Dae-ho (Ko Soo) is an investigative reporter currently in hot water over a controversial story. He’s also a doting single father to a little boy, Min-woo (Kim Kang-Hoon), who resolves to put his work aside for a day to take his son to an amusement park. Tragedy strikes as Dae-ho is busy having words with a paparazzo and then notices Min-woo has disappeared from his horse on the carousel. Catching sight of Min-woo walking off with another man, Dae-ho collapses, a tranquilliser dart sticking out of his leg. Dae-ho searches for his son with no concrete leads until, three years later, he hears about the possibilities of lucid dreaming and attempts to figure out exactly what happened that day by reliving it in his sleep.

Lucid Dream begins in true conspiracy thriller mode by introducing Dae-ho’s past as a controversial journalist responsible for ruining prominent businessmen by exposing their corruptions and manipulations of the laws everyone else is expected to abide by, but this potentially rich seam of social commentary is cut off in full flow as paternal concerns take centrestage.

Dae-ho is a single dad raising Min-woo alone with the help of a friendly nanny. Although he tells Min-woo his mother is “in America” no concrete information is given regarding her whereabouts though the fact that she is never heard from after Min-woo’s disappearance suggests she may be somewhere further away. Apparently a devoted and good father from the very beginning, Dae-ho will stop at nothing to find out what’s happened to his son. Three years on he remains distraught and desperate, willing to try anything that might help him uncover the truth. He finds an ally in the policeman handling his case who is in a similar predicament as his own daughter lies in a hospital bed, born with serious medical abnormalities.
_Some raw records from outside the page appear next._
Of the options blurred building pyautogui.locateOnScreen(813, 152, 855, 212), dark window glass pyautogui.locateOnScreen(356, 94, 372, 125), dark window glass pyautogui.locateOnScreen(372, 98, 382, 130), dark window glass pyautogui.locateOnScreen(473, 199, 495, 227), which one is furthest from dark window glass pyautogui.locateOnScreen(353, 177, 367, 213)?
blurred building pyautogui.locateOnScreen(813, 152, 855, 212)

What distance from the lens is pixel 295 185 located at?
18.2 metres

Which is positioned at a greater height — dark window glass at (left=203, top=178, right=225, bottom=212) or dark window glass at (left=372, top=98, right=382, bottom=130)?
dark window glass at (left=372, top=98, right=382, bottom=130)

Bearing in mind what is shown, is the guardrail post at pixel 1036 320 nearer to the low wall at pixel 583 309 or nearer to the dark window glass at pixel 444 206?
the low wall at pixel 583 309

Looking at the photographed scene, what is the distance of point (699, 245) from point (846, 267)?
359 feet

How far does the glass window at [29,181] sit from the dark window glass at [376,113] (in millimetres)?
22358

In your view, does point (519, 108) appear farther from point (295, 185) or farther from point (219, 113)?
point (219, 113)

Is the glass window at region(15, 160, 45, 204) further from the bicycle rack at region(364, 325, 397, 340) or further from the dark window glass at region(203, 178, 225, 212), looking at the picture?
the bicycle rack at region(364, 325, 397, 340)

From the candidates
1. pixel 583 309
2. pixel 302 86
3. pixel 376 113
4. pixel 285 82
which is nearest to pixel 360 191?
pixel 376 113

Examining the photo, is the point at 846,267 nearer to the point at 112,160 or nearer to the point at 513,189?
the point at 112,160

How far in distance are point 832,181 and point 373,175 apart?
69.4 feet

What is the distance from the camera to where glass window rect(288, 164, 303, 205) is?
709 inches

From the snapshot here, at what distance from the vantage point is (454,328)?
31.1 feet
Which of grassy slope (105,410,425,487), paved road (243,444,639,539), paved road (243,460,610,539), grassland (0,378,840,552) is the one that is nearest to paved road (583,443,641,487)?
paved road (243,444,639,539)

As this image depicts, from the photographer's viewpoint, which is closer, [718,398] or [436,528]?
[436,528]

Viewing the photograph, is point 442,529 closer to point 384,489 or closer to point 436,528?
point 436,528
The true paternal love, determination, and sacrifice of men who are already good and devoted fathers raising pleasant, uncomplicated children define the drama as others attempt to subvert that same love in choosing to sacrifice one child in favour of another.

Though Dae-ho originally assumes the plot is directed at him alone, possibly revenge for his exposés, the truth is darker and moves towards child trafficking and the trade in illicitly harvested organs though this too is mostly glossed over in favour of competing parental needs. The men who’ve taken Min-woo veer between amoral gangsters and those who can’t stomach the outcome of their actions ultimately deciding to rebel against their own side, and even if the real perpetrator turns out to be someone not so different from Dae-ho, there can be little justification in this dark flip side to Dae-ho’s all encompassing paternal love.

The central premise of dreams and memory is an interesting one, but largely squandered by the increasingly dull narrative progression in which Dae-ho moves from clue to clue in linear fashion and along predictable genre lines. Most viewers even remotely familiar with similarly themed films will have correctly identified the villain right away thanks to the heavily signposted script, and will necessarily be disappointed by the rather predictable yet action packed finale.

Dae-ho travels through dream states, eventually learning to invade the dreams of others thanks to the guidance of a mysterious shared dreamer but the application is inconsistent and relegated to plot device only. The finale takes place within a dream and with the stakes heightened as it becomes clear death inside someone else’s mind results in death outside it, but the imagery remains clichéd as Dae-ho battles the villain inside a rapidly disintegrating building before being forced into a literal leap of faith. Despite the surface level grimness of the story, Lucid Dream remains firmly in mainstream thriller territory with under developed characters, dead end sub plots, and a satisfying if not entirely earned moment of final closure. It is, however, also a rare example of a broadly happy ending in a Korean procedural, in which a father’s love can and does save the day, if not the film.